The government formally nominated Vahram Avetisian, a senior law professor at Yerevan State University (YSU), to the court last week and expects the Armenian parliament to confirm him in the coming weeks. Prime Minister Nikol Pashinian’s My Step bloc enjoys a comfortable majority in the National Assembly.
Eight relatives of the unrest victims and 50 current and former activists imprisoned during the 2008 crackdown on the Ter-Petrosian-led opposition issued at the weekend a joint petition urging the government to withdraw Avetisian’s nomination.
In particular, the signatories, among them several senior members of Ter-Petrosian’s Armenian National Congress (HAK) party, argued that his father, Davit Avetisian, upheld prison sentences handed to opposition members and supporters when he served as a senior Court of Cassation judge from 2008-2016.
They said that Vahram Avetisian cannot act independently and impartially also because he has never publicly condemned Armenia’s former ruling regime and its use of force against protesters who challenged the official results of the February 2008 presidential election in which Ter-Petrosian was the main opposition candidate.
One of the signatories, Grigor Voskerchian, is a member of the HAK’s governing board who was arrested in 2008 and spent 18 months in prison. “My personal interest is to see an independent person elected to the Constitutional Court,” he said.
“If [Avetisian] is appointed a Constitutional Court judge he will definitely deal with some issues related to his father,” Voskerchian told RFE/RL’s Armenian service on Monday. “If he doesn’t want to bear responsibility for [decisions made by] his father he should make a statement.”
Avetisian dismissed the objections to his candidacy on Sunday, saying that they are fuelled by individuals motivated by their “parochial and factional interests.” In a Facebook post, the nominee said he finds it “pointless” to argue with them.
Responding to the criticism, Pashinian’s press secretary, Mane Gevorgian, said the government’s decision to pick Avetisian was based on his professional background and track record. “Mr. Avetisian’s candidacy will be discussed in the National Assembly, and deputies will have a chance to ask all questions preoccupying the public and receive answers to them from Mr. Avetisian,” said Gevorgian.

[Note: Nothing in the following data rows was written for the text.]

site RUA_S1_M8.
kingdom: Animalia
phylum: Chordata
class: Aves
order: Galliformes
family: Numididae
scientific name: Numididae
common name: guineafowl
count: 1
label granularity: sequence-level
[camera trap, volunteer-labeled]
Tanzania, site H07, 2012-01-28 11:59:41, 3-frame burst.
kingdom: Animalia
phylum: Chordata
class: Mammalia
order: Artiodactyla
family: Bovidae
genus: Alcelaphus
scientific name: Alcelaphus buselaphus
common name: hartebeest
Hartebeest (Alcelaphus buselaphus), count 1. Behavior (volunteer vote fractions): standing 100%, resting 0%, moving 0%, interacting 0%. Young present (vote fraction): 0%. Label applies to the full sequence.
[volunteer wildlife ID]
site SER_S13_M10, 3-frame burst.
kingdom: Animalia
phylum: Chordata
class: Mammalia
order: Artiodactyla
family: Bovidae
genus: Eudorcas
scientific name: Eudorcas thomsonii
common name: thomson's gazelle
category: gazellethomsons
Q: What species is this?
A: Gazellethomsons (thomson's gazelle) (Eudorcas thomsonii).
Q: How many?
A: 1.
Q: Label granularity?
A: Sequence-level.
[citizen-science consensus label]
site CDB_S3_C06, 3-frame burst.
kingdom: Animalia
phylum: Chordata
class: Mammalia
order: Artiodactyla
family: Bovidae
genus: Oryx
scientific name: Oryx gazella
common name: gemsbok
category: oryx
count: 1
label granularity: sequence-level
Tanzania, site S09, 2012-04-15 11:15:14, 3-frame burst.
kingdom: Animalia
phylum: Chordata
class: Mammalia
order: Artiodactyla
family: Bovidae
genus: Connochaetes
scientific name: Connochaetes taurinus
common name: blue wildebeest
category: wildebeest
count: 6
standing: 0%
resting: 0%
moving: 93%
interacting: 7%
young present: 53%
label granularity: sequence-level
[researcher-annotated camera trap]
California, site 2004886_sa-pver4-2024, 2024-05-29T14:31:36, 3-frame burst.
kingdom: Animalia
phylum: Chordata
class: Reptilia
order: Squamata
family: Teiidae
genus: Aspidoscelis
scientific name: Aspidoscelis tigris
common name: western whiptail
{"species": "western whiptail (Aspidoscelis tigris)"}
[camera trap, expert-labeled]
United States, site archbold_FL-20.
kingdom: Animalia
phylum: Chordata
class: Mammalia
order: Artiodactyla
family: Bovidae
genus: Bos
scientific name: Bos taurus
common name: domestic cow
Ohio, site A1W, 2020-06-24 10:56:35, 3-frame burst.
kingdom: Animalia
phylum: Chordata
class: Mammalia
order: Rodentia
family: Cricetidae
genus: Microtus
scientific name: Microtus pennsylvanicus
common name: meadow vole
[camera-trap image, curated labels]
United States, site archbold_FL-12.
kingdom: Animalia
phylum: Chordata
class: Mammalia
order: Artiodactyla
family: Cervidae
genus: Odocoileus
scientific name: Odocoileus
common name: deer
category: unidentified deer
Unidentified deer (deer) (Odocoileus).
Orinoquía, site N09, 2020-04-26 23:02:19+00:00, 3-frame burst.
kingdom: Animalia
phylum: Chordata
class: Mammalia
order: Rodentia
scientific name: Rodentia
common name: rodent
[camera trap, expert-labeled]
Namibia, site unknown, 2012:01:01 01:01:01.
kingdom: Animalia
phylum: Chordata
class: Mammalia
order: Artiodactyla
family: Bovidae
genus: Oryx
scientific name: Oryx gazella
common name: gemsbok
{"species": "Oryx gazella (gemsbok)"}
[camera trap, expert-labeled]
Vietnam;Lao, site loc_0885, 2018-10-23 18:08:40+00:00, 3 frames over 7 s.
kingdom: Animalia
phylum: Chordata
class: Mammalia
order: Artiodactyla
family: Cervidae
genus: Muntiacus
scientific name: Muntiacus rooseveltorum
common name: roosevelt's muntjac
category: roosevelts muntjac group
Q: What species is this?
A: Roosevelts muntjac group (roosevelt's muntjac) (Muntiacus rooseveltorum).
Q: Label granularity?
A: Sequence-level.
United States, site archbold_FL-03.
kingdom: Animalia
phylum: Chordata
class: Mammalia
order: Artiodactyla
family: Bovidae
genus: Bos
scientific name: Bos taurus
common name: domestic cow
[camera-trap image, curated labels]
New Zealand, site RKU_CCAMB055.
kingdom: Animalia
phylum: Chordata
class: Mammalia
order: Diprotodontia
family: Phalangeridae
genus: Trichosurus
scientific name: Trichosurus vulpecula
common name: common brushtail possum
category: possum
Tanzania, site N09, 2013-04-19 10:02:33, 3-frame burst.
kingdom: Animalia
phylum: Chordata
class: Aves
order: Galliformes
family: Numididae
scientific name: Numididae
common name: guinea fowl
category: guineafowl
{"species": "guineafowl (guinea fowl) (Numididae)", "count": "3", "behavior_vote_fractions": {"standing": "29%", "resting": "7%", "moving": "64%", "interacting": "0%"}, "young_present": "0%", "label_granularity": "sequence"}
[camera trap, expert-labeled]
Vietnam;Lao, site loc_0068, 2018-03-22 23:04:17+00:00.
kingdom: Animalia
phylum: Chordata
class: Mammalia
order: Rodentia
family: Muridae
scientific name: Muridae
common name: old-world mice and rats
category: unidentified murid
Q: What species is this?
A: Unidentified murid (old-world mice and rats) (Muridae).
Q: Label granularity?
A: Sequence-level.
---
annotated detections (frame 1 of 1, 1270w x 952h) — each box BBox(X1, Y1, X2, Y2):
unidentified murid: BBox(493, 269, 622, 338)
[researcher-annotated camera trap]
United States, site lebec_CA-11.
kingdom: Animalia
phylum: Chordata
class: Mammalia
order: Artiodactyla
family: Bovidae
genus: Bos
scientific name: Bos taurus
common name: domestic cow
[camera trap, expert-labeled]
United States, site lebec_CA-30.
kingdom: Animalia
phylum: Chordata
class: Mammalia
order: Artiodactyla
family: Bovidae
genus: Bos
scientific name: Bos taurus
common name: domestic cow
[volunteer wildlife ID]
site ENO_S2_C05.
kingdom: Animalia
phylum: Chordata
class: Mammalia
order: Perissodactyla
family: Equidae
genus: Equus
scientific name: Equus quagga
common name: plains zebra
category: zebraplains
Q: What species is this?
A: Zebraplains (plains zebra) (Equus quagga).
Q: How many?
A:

Lilit Makunts, My Step’s parliamentary leader, said she and other pro-government lawmakers will likely meet Avetisian next week and ask him to set the record straight. Makunts stressed at the same time that Avetisian has “no direct connection” with any of the politically motivated court verdicts stemming from the 2008 bloodshed and arrests.
Pashinian played a key role in Ter-Petrosian’s 2007-2008 opposition movement and was among the ex-president’s political allies imprisoned in the post-election crackdown. He fell out with Ter-Petrosian after being released from jail in 2011.
President Armen Sarkissian and an assembly of Armenia’s judges are due to name two other nominees for the Constitutional Court.
The parliament approved last month constitutional amendments calling the gradual resignation of seven of the court’s nine members installed before April 2018. Three of them are to resign with immediate effect. Also, Hrayr Tovmasian must quit as court chairman but remain a judge.
Tovmasian and the ousted judges have refused to step down, saying that their removal is illegal. They have appealed to the European Court of Human Rights (ECHR) to have them reinstated.